A perspective from John G. Carney’s (President, Center for Practical Bioethics) based on testimony before the House Committee on Health and Human Services (HB 2004, Right to Try)
Most of us would agree that the “Right to Try” legislation proposed in the State of Kansas is appealing in the world of ideas and the realm of rhetoric where personal freedom and the pursuit of limitless aspirations are admirable ideals. But the world of reality bends its merits to questionable decisions that may disrupt the safe delivery of care to the most vulnerable population that healthcare professionals are called to serve.
In bioethics we recognize the deep-seated human impulse to rescue the imperiled, which is what this legislation seeks to do. However, we also grudgingly acknowledge that we could not run our businesses, public and private services or health care systems while indulging this impulse without limits. Furthermore, it is also widely accepted that “spectacle ethics” that turn individual cases into cause célèbre should not dictate public policy – no matter how heart-breaking they are. In the real world, there are good reasons to think that the “Right to Try” legislation should not be pursued despite our natural impulse to rescue.
While the popular framing of this issue characterizes interventions as miraculous and life-saving, there is little to no evidence that the interventions actually result in a good or “hoped for” outcome. We are not bound to provide a treatment that offers no benefit. In fact, it is a violation of our moral duty to do so.
Proponents may argue, if there is some evidence in the first phase of the clinical trial process that the patient may benefit from this treatment, then we should allow them access in the face of their impending death. Urgency is a given in these instances and experts argue that impending death is a criterion that allows for special consideration in these cases. But we are also obliged to consider the facts before arguing for new legislation to provide that consideration.
Recent efforts within the FDA clearly demonstrate the agency’s attention to this issue. The FDA has updated and expanded its expedited processes for accommodating requests for access to drugs under development called Investigational New Drug (IND) Application. FDA Commissioner Dr. Margaret Hamburg has reported that in FY 2013, the most recent year for which data are available, nearly 100% of all applications submitted were approved (974/977) and many of those requests processed within hours of submission.
FDA has further pledged to continue to streamline its efforts despite its mandate to ensure safety and efficacy. For individual states to adopt legislation that circumvents the process of safety and efficacy places undue burdens on private business and manufacturers. Drug and medical device companies have repeatedly expressed concerns about their ability to handle and process the applications diverted from the FDA.
Furthermore, drug manufacturers are under no obligation to provide access to their products. The effects of unlimited access to drugs that have only been through Phase One clinical trials cannot be known and subverts the scientific process.
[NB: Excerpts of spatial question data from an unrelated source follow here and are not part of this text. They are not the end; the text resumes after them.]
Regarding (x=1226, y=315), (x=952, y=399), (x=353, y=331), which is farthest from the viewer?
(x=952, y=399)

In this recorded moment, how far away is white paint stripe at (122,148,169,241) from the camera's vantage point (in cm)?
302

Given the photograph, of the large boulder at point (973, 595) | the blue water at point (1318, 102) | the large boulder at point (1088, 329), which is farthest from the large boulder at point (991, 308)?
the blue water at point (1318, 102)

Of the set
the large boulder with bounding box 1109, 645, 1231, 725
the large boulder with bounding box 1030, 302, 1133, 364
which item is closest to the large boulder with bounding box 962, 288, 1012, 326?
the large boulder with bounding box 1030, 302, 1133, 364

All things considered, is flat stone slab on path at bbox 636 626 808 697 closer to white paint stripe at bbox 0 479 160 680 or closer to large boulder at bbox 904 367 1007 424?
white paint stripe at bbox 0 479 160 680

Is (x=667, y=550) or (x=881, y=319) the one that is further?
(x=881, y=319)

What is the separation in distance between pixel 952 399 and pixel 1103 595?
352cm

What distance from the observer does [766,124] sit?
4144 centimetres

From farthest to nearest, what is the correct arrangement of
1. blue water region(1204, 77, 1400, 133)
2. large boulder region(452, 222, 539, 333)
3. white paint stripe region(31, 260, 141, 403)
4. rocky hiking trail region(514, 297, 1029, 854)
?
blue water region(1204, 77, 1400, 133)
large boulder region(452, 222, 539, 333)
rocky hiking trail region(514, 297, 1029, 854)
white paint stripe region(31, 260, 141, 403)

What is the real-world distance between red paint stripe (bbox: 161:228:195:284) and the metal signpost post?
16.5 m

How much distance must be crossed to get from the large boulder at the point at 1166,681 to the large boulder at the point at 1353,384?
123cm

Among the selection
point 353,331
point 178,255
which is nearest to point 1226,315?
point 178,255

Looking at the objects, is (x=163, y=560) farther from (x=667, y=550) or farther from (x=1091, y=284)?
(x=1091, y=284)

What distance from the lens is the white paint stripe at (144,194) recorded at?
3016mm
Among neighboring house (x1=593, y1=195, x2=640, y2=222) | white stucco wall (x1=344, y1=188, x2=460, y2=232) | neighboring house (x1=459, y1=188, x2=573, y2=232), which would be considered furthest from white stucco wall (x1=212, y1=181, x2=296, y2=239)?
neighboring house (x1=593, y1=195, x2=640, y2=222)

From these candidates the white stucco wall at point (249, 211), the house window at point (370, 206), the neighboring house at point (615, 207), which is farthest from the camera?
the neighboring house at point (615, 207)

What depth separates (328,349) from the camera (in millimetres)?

In turn, accommodating appeals by individual patients ultimately diverts private business interests on the basis of questionable practices.
The substantive ethical and practical problems associated with this bill, coupled with the fact that these instances are exceedingly rare (estimated to be about 5 cases a year in Kansas), raise serious doubts about its merits. Significant and promising collaborative efforts are underway, such as the ALS Emergency Treatment Fund, that offer far more hope to patients than “Right to Try.”
The agencies that provide for our safety and ensure the efficacy of treatments operate in the real world, as does the legislature. Despite our natural need to rescue the imperiled, this committee and this body retain the responsibility to legislate with prudence and wisdom.